Hosh fought not to touch his arm ring for reassurance, settling for a silent prayer that it would truly save him from one last glimpse of the damp earth coming up to meet him as Ducah’s blade swept his head from his shoulders.
But who should he pray to? Hosh realised with a shock that his mother had never spoken of any god or goddess having an interest in magecraft.
If Ducah could have been a wrestler, Nifai had the build of a runner likely to win prizes in every festival’s foot races. He betrayed less obvious nervousness, though he kept fiddling with the four large pearls he wore in each ear. Hosh could see the last holes still bleeding where the overseer had driven the silver hooks through his lobes that very morning.
His coppery forearms were weighed down with mismatched silver and gold bracelets all studded with lesser pearls which skilled craftsmen had halved on account of some flaw. These were highly prized here at this northern end of the Archipelago, as far as it was possible to get from the pearl reefs of the most remote south.
Ducah wore ropes of pearls around his neck, a double handful of strands iridescent against his dark chest.
Anskal smiled broadly. Hosh guessed he was pleased to see such proof that the corsairs had indeed fled with a good haul of their loot. He would have no idea of their trust in the pearls’ talismanic properties.
‘Good day to you.’
The Mandarkin spoke in his strongly accented Tormalin. Nifai looked guardedly at Hosh, who saw that though the Archipelagan had understood, he had no intention of answering.
Ducah’s expression was too thunderous for Hosh to tell if he had understood Anskal or not. His lip curled on the brink of a sneer as a gust of the shifting breeze from the sea carried the rank
stink of Anskal’s unwashed body to them. Like all the Archipelagans, the corsair was scrupulous about his personal cleanliness.

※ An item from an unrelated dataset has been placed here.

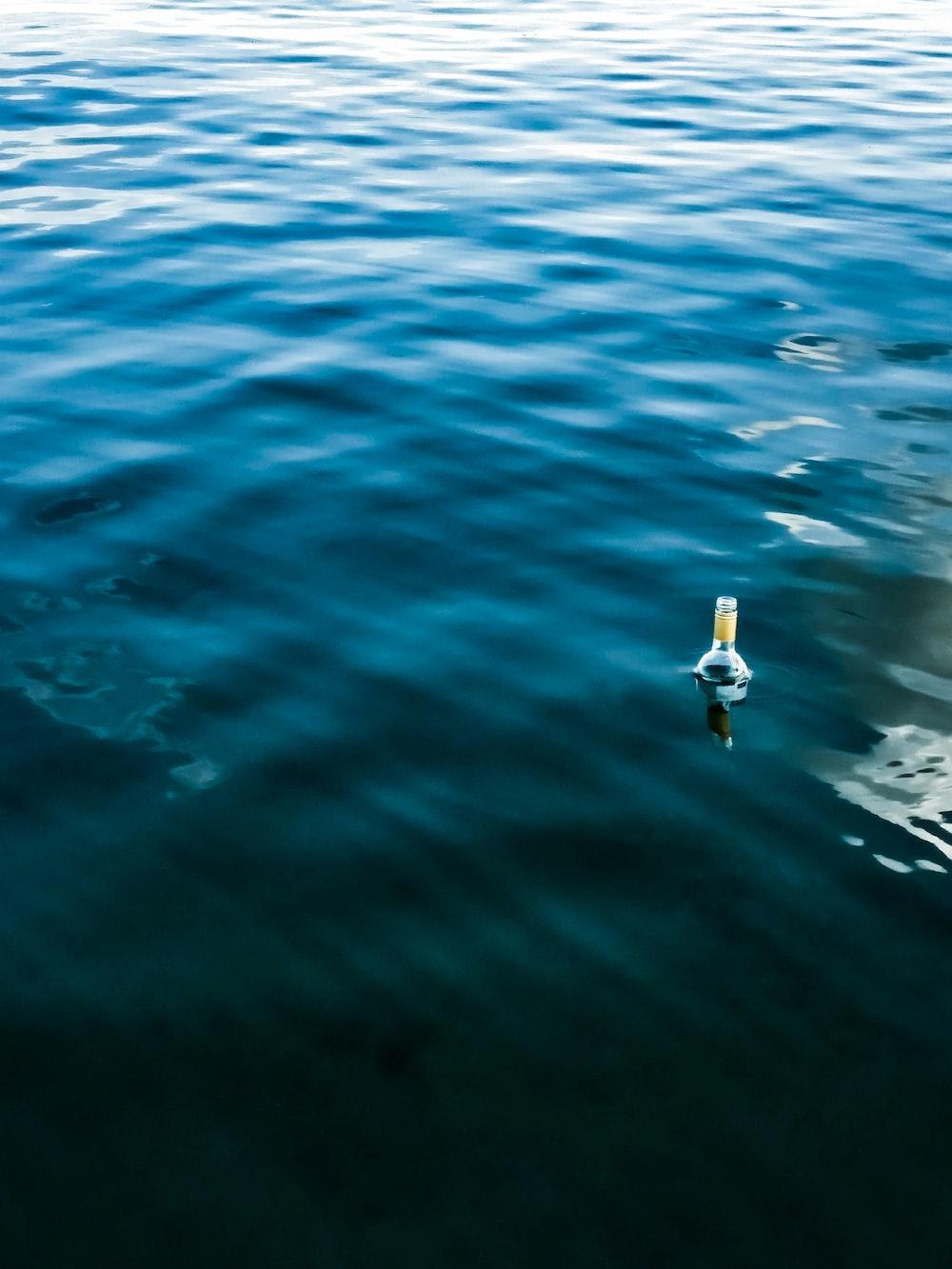 bottle on body of water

Hosh didn’t imagine he was impressed by Anskal’s yellow tunic either, or his gauzy white trews embroidered down the side seams with scarlet sprays of vine blossoms. Hosh guessed that the garments had been sewn for some corsair’s whore but he’d kept his mouth shut about that.
The Mandarkin mage pursed his lips as though coming to some conclusion. ‘I do not speak your tongue and I have no magic to do so,’ he said to Nifai. ‘That is the privilege of the Mountain enchanters.’
Nifai looked helplessly at Hosh, lost as to the wizard’s meaning, for all that he understood the words.
Hosh quailed at the thought of trying to explain whatever it was called. Artifice? Aetheric magic? He had barely believed half the tales tossed around the barrack hall, of adepts speaking to each other across a thousand leagues and seeing through each other’s eyes. Corrain had dismissed all the stories as nonsense.
Then again, Hosh had barely believed in wizardry until he’d seen Master Minelas’s murderous spells and Corrain had been proved so wrong about so many aspects of Aldabreshin life.
He cleared his throat. ‘There are different magics on the mainland. Master Anskal is only master of one.’
‘Then we will speak as the broken-face slave does,’ Nifai said warily. ‘He can help us understand each other.’
Anskal looked up as the first drops of rain pattered onto the terrace’s stones. For one appalling moment, Hosh though he was about to ward off the shower with some sorcery. If he did, this meeting was over before it had begun.
Instead the Mandarkin mage gestured first to the steps and then to the pavilion’s broad eaves overhanging the terrace. ‘I would offer you shelter. I would offer you food but Hosh says that my touch would taint it for you. Still, the boy brought those up from the cellar. I have not touched them.’
He gestured with his filthy hand towards a basket of wax-sealed bottles.